··· Reading passage

When the kids grow up , & leave the house , then get the divorce . That way , they will respect you more when you age . Unless your spouse is physically , or mentally abusive , & is a danger to you & yours , be an adult , & stick it out . It doesn't have to be forever . Maintaining a stable environment for them , is like staying in the kitchen , till dinner is done . Unless it's on fire , stay in it to be certain that it doesn't . When your children mature , they will understand , & thank you for your efforts .
Studies have shown that children of parents that only stay together for the sake of the kids are no better off than children of divorced parents.
Thank you!!
I had to divorce my daughters moms both betrayed the essence of marriage and joint custody protected my daughters when they were with me and I got them counseling for them to cope with their bad moms.
All I can say is kids will know when things are wrong. Example: GF parents were cheating on each other but they stayed together because of their 3 teenage daughters. Lead me to believe that she was someone I could fall in love with but I could never love. Prior of her I had a fling with her older sister. Her kid sister had issues stealing boyfriends from her classmates. And she seemed as the normal one but She was living in an example of a bad marriage. I had to leave the smartest and one of the most beautiful women in my life. No Regret What So Ever. Never asked her next BF why he was So Mad at her. For those that stay together for the kids... you may be teaching them how to be miserable. My kids punished my wife and I for divorcing. Now they get worried when we have dinner or go dancing together. We dance better now than ever did when married but we don't cross lines. I will like to thing we taught our children how to handle a divorce and they were spared of a misery childhood.
Kids, no matter what age, deserve to be raised by people who can show them what loving yourself and being in a caring, loving relationship with someone else can mean... so whether you go it single or find a new partner, teach your children straight through their adulthood that you are important and your happiness matters. You wouldn't want them to grow up and stay with someone that made them unhappy, so don't teach them to accept mediocrity in this short life.
Partly I stayed for the kids, and partly I stayed because I didn't have skills to get a good job and support those kids. When I finally realized I had enough I got some education and then got the divorce going, the youngest was in HS. The kids now tell me I really stayed too long, but hind site is 20/20.
This isn't the exception; it's the paradigm. And yes; it's totally involved in the madness that is judaeo-christian influence.
Every situation is different. Ordinarily I'd say splitting is going to be healthiest for everyone if the parents are no longer effectively partners. However, I had a college professor who divorced from her husband when their son was very young and they got remarried because their son couldn't handle it and even after an extended time was having severe emotional and behavioral problems. It sort of worked for them, and their son improved greatly after they were back together.
My girlfriend's daughter lived three year of "staying together for the kids". After so many nights of seeing her parents sleeping in different rooms /of not seeing them hugging each other / of "special" phone calls......OF MANY MOMENTS OF SILENCE....this sixteen y/o girl told her parents: "I can't take your s...t any longer. Get divorced, be happy and allow me to be happy." .
Children are sensitive to change and when that change is negative they often act out in some manner. Younger children often blame themselves, older children often act out in a negative way out of fear and insecurity.
It is unhealthy to stay together, there's too much history and intimate knowledge for it to work out. Come to an agreement on a co-parenting plan and go your separate ways. If there are issues then get help.
Honour your marriage vows.
What if they mean nothing? An empty promise has no validity.

······

Work to complete ::
Reproduce word for word the portion of the comments on staying married for the children that starts with "Studies have shown" and goes on through "their bad moms.".

··· Material provided

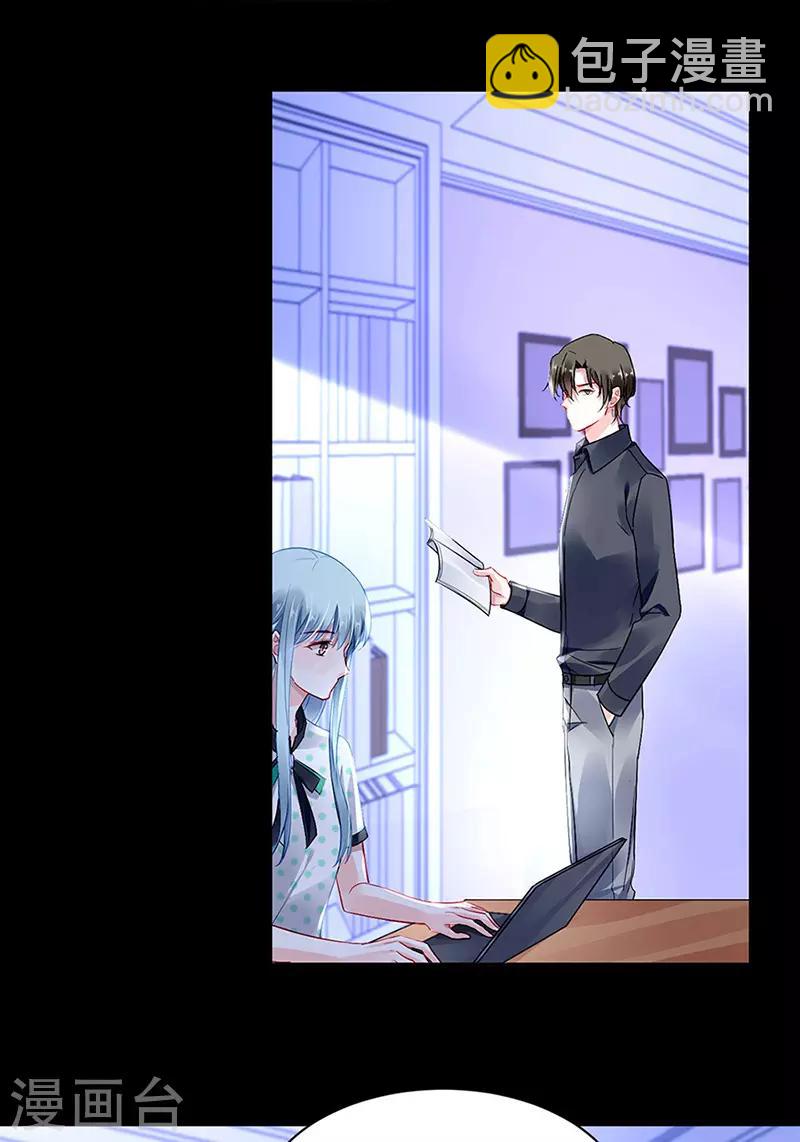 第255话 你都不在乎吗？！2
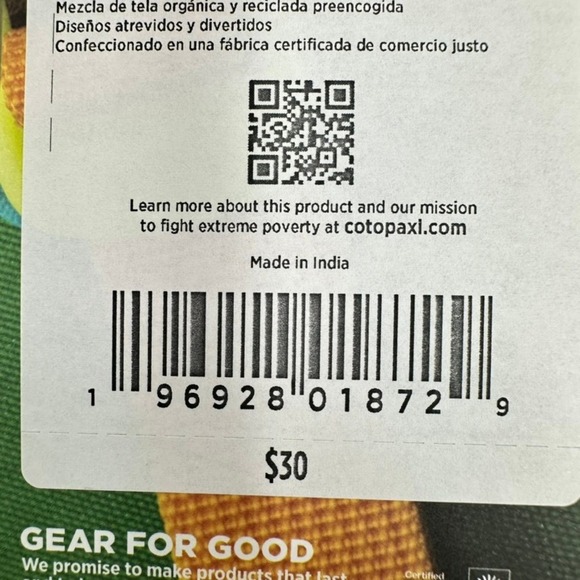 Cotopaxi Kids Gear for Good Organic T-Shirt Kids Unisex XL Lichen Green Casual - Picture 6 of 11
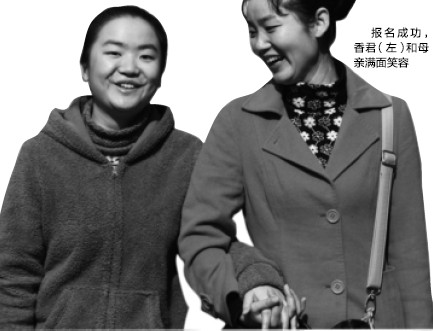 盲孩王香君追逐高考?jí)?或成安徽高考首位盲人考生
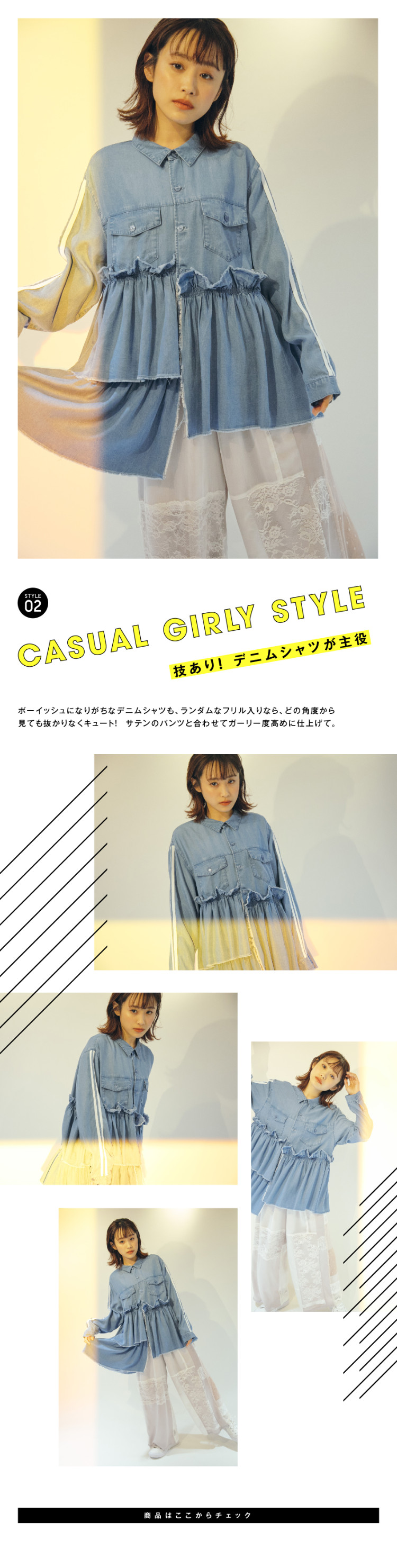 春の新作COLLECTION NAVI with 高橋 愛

······

Answer for this exercise ::
Studies have shown that children of parents that only stay together for the sake of the kids are no better off than children of divorced parents.
Thank you!!
I had to divorce my daughters moms both betrayed the essence of marriage and joint custody protected my daughters when they were with me and I got them counseling for them to cope with their bad moms.